Wednesday, April 19, 2006

Outsourcing as Urban Myth

Remember when worry about outsourcing was all the rage? Remember when John Kerry was ripping George Bush over his alleged insensitivity to American workers? Remember when that Bush economic adviser got into hot water with some members of Congress for saying that outsourcing was "the latest manifestation of the gains from trade that economists have talked about at least since Adam Smith?" Whatever happened to that guy?

In today's New York Times, David Leonhardt (one of my favorite business and economics reporters) writes that some of the scare stories were, well, just stories:

A FEW years ago, stories about a scary new kind of outsourcing began making the rounds. Apparently, hospitals were starting to send their radiology work to India, where doctors who make far less than American radiologists do were reading X-rays, M.R.I.'s and CT scans.

It quickly became a signature example of how globalization was moving up the food chain, threatening not just factory and call center workers but the so-called knowledge workers who were supposed to be immune....

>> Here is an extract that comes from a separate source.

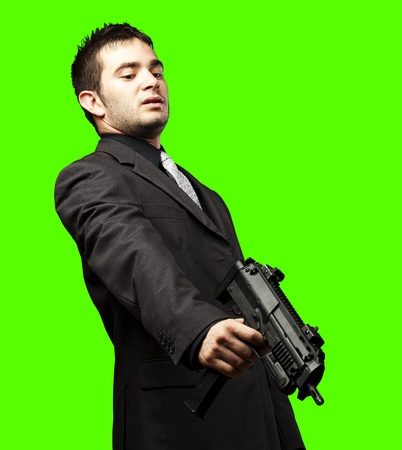 green screen: mafia man aiming down with gun against a removable chroma key background Stock Photo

But up in Boston, Frank Levy, an economist at the Massachusetts Institute of Technology, realized that he still had not heard or read much about actual Indian radiologists. Like the once elusive Snuffleupagus of Sesame Street, they were much discussed but rarely seen. So Mr. Levy began looking. He teamed up with two other M.I.T. researchers, Ari Goelman and Kyoung-Hee Yu, and they dug into the global radiology business.

In the end, they were able to find exactly one company in India that was reading images from American patients. It employs three radiologists. There may be other such radiologists scattered around India, but Mr. Levy says, "I think 20 is an overestimate."

A good reminder that, in the public discourse, anecdotes can sometimes overtake the facts.